My journey as a teacher is a massive roller-coaster experience. Some days I feel like I’m wasting my time with these kids, but some days I truly feel so contented that I feel like I can do this forever. Thankfully, today is one of those days that trumps a million of the other bad days.
I taught my Form 3 class about Martin Luther King a few days ago and told them about his “I have a dream” speech. I was supposed to move along the syllabus since I have to finish it by July but decided instead to take both periods today to get them to learn more about MLK instead. I had watched his speech again the night before and got goosebumps all over, and thought I could inspire my kids with it as well.
In class, I wrote out quotes from his speech and pasted them all over the room. I briefly spoke about what some of those quotes meant and the kids got more and more excited about MLK. I think listening to stories beat doing more grammar exercises and writing boring essays anytime!
“I have a dream that one day, little black boys and black girls will be able to join hands with little white boys and white girls and walk together as brothers and sisters.”
I spoke about how bad slavery was in America and how African Americans couldn’t even board the same bus, use the same toilet or the same water fountains as whites. The kids were appalled and got riled up about it. They couldn’t believe how bad racism can get and we discussed the importance of civil rights and equality.
We then read out my favourite MLK quote: “I have a dream that one day, we will live in a nation where we will not be judged by the colour of our skin but by the content of our character”.
Before we watched the speech, I got the kids to write out their own dreams. They could write about anything they want, as long as those dreams are big enough that they seem impossible.
Then they pasted their dreams next to their tracker and we watched the speech together. They watched a few minutes of it, noisily commented on everything, before telling me that they couldn’t understand much of what MLK said.
I was a little sad that they couldn’t experience the same goosebumps I had but after the video ended, I asked if they would like to hear my dream now.
“I have a dream that one day, all 31 of you will be sitting in your university dorm room one day and will remember this moment. Then, you will go on YouTube to rewatch this speech but this time, this time you’ll be able to understand every word in MLK’s speech and will be inspired by those words as well. I have a dream that one day, you too will fight for something you believe in, just like MLK fought for his own rights.”
I choked midway while saying that because I was so emotional about it, so emotional about the thought of my kids achieving that dream. The class was silent for a while, and one boy quietly said, “Teacher, I want that dream to come true too..”
While they worked on their work after that, I read all their post-its in awe.
“I have a dream that one day, people who are stupid like me can be geniuses too.”
“I have a dream that one day, I will fight for poor people like me and help change their fate forever.”
“I have a dream that one day, everyone in this class will own expensive cars like Ferrari, Porsche, Audi, McLaren…” (He listed down ten different cars; obviously written by a boy!)

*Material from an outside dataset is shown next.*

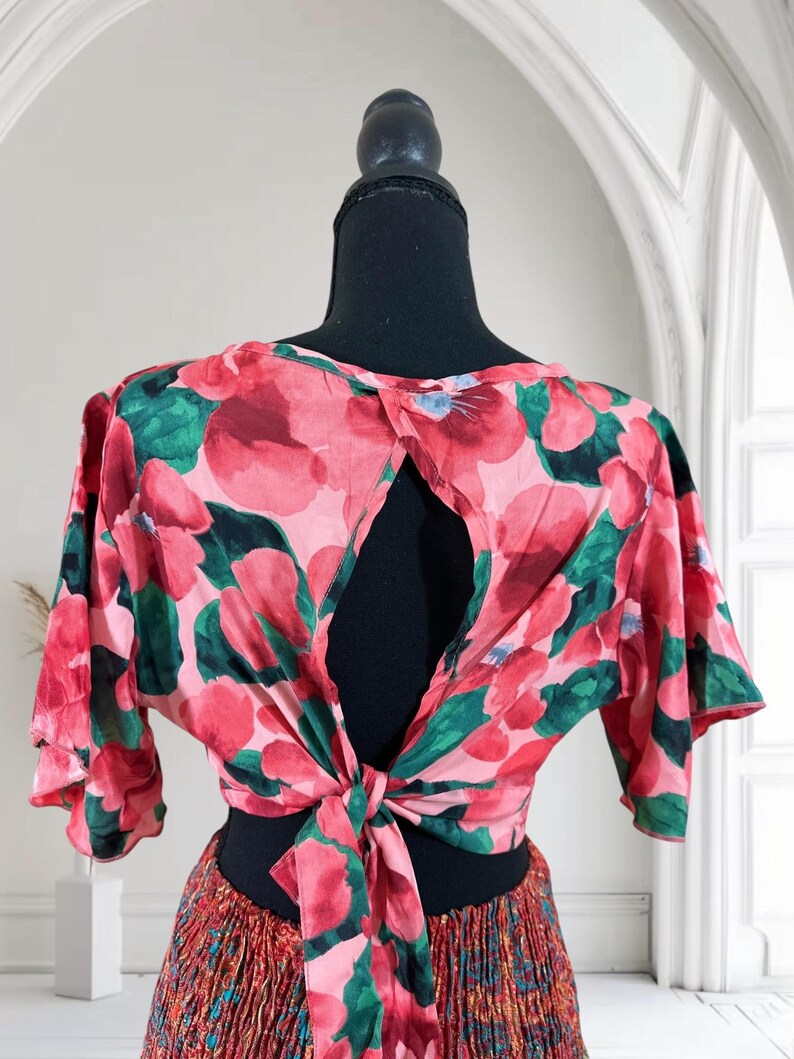 May include: A floral print top with a keyhole back and tie closure. The top features a pink and red floral pattern with green leaves. The sleeves are short and flared. The top is displayed on a black mannequin.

“I have a dream that one day, my village will be proud of me and will not look down on me or my family for being poor anymore.”
“I have a dream that one day, Malaysia will be the best country in the world.”

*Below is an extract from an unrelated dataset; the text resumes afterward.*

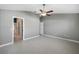 Primary bedroom with ceiling fan and en-suite bathroom access at 17113 Se 78Th Larchmont Ct, The Villages, FL 32162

“I have a dream that one day, everyone in this class will be astronauts and we can live on the moon together.”
One after another, big dreams, wonderful dreams, inspiring dreams.

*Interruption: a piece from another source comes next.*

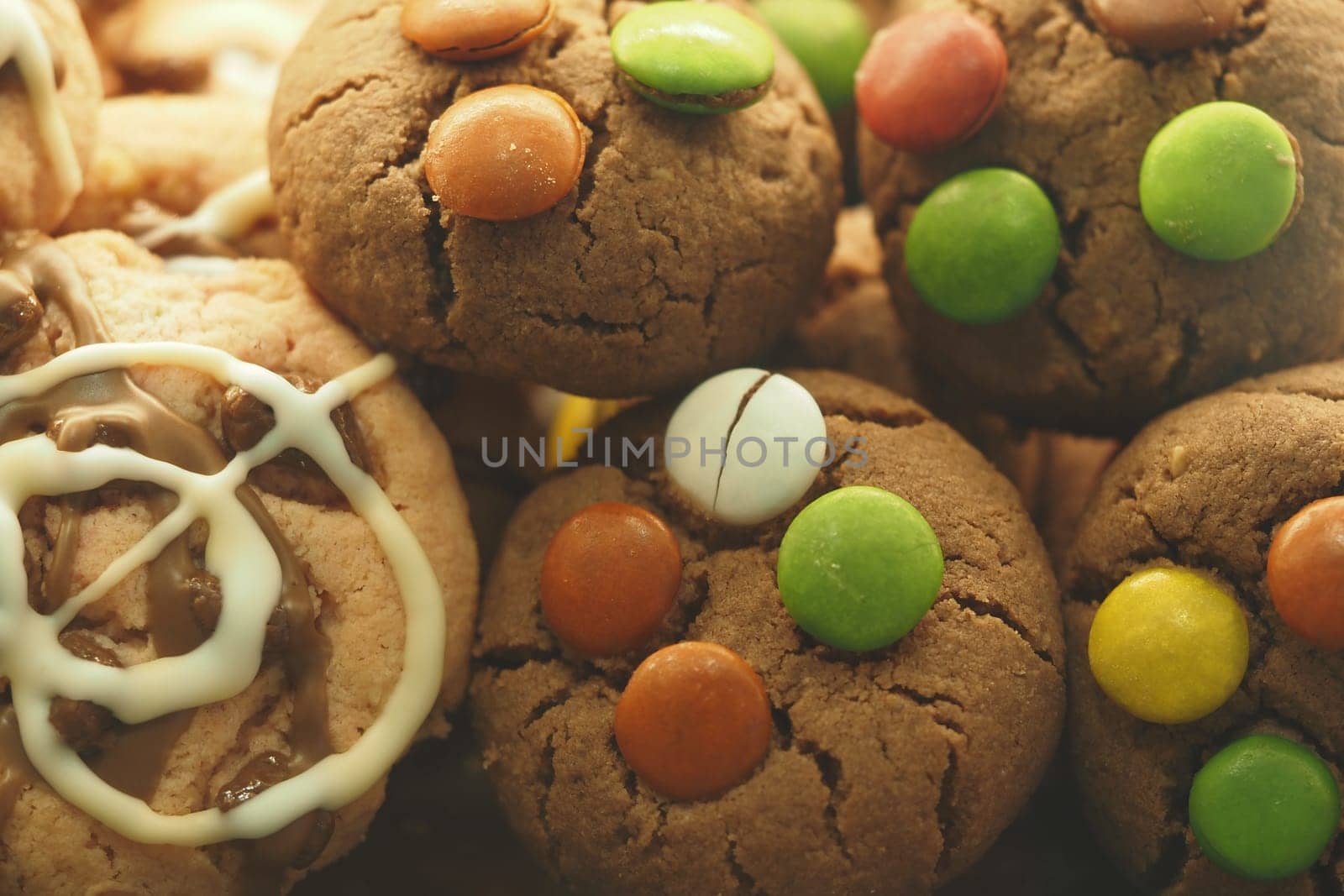 Colorful cookies featuring chocolate chips and sweet toppings beckon delight.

We then spent a few minutes reading about the guy who shot MLK and the kids got extremely angry at him, which made me really happy because it shows how affected they are by what happened.
I’m thinking back at this moment and I realized that I don’t know if I will ever feel such a strong rewarding and fulfilling feeling again. You know how people use the term “once in a lifetime”? Why go bungee jumping, why go climb mount everest, why do a million other things that you can do once in a lifetime when you can teach, once in your lifetime? When you can change lives, once in your lifetime? When you can get kids to dream big, to want to achieve more, to want to succeed, once in your lifetime?